Reste que la puissance de l'explosion augmente le risque de provoquer un séisme ainsi qu'une contamination radioactive, ce qui ne peut qu'inquiéter la Chine voisine. Kim Jong-Un a réalisé un essai "dont les experts du monde entier diront qu'il a échoué. Va-t-il désormais se sentir obligé d'en faire un nouveau d'ici le congrès de mai pour prouver au monde les capacités de la Corée du Nord?", demande M. Bennett. Peu après l'annonce de l'explosion, les renseignements sud-coréens (NIS) ont également jugé lors d'un briefing de députés sud-coréens qu'elle ne pouvait être celle d'une bombe à hydrogène.

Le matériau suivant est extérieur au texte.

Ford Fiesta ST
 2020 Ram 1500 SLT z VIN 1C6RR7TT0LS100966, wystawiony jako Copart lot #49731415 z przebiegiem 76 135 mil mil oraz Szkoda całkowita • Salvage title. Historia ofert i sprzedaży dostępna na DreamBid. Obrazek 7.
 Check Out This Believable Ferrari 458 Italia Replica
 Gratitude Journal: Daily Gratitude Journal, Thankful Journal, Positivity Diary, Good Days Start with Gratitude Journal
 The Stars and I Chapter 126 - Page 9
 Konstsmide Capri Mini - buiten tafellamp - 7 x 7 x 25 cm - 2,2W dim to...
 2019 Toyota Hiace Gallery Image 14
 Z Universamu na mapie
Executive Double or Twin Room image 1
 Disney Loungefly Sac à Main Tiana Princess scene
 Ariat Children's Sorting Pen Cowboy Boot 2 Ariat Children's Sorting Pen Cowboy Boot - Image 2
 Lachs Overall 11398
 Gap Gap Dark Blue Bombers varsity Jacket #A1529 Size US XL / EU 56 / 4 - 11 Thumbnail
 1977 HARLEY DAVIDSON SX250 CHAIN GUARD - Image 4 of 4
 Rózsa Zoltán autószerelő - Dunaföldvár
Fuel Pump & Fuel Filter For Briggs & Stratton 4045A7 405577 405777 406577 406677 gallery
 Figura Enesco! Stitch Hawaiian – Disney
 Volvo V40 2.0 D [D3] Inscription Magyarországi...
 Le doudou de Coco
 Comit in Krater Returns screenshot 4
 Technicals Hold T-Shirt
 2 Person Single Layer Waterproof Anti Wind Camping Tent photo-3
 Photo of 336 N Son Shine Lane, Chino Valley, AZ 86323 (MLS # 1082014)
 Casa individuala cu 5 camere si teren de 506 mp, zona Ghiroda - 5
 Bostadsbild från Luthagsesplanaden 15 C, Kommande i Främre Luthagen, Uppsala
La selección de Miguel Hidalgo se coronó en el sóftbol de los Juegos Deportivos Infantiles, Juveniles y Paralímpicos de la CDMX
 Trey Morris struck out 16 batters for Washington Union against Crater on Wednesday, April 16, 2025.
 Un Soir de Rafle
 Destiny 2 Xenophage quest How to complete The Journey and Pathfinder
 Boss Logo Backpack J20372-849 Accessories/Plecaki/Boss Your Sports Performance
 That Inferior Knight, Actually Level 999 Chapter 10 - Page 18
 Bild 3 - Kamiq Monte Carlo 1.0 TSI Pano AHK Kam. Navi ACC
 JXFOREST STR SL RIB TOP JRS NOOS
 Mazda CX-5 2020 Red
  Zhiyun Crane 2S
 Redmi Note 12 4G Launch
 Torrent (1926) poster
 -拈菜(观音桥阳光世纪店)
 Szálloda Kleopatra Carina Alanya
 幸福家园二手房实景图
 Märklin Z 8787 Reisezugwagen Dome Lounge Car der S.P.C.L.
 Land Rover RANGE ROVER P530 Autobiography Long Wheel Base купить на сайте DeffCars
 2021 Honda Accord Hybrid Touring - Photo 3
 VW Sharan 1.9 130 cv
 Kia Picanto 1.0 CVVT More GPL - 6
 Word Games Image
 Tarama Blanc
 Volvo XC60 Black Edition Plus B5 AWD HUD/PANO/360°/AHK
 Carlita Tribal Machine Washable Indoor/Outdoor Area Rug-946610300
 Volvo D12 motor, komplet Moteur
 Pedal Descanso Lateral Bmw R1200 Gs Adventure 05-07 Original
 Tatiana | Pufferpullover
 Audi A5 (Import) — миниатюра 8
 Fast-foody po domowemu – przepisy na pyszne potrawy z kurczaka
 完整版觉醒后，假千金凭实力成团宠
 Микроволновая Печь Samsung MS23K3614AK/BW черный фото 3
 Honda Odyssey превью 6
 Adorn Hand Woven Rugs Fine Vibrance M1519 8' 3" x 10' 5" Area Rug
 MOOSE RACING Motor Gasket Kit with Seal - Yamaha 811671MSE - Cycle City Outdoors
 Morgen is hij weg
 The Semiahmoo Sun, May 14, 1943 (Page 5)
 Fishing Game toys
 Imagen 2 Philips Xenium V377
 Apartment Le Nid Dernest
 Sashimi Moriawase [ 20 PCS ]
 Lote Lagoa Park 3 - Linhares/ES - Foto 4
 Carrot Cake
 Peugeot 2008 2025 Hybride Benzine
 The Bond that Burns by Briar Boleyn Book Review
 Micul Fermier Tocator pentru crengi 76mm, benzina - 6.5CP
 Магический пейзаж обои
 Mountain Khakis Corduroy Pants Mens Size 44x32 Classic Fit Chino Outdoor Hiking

Les deux premiers essais nucléaires nord-coréens, en 2006 et 2009, avaient été réalisés avec des engins au plutonium. Le troisième, en 2013, incluait vraisemblablement - ce qui n'a pas été confirmé - de l'uranium. Pour Seong Chai-Ki, chercheur à l'Institut coréen pour les analyses de défense, l'explosion de mercredi était plus probablement celle d'une bombe à fission dopée -- où la fusion entre aussi en jeu- souvent considérée comme une étape intermédiaire avant la bombe H. "Certains s'attendaient à ce que la Corée du Nord teste d'abord une bombe à fission dopée, avant d'essayer directement une bombe à hydrogène", a-t-il observé.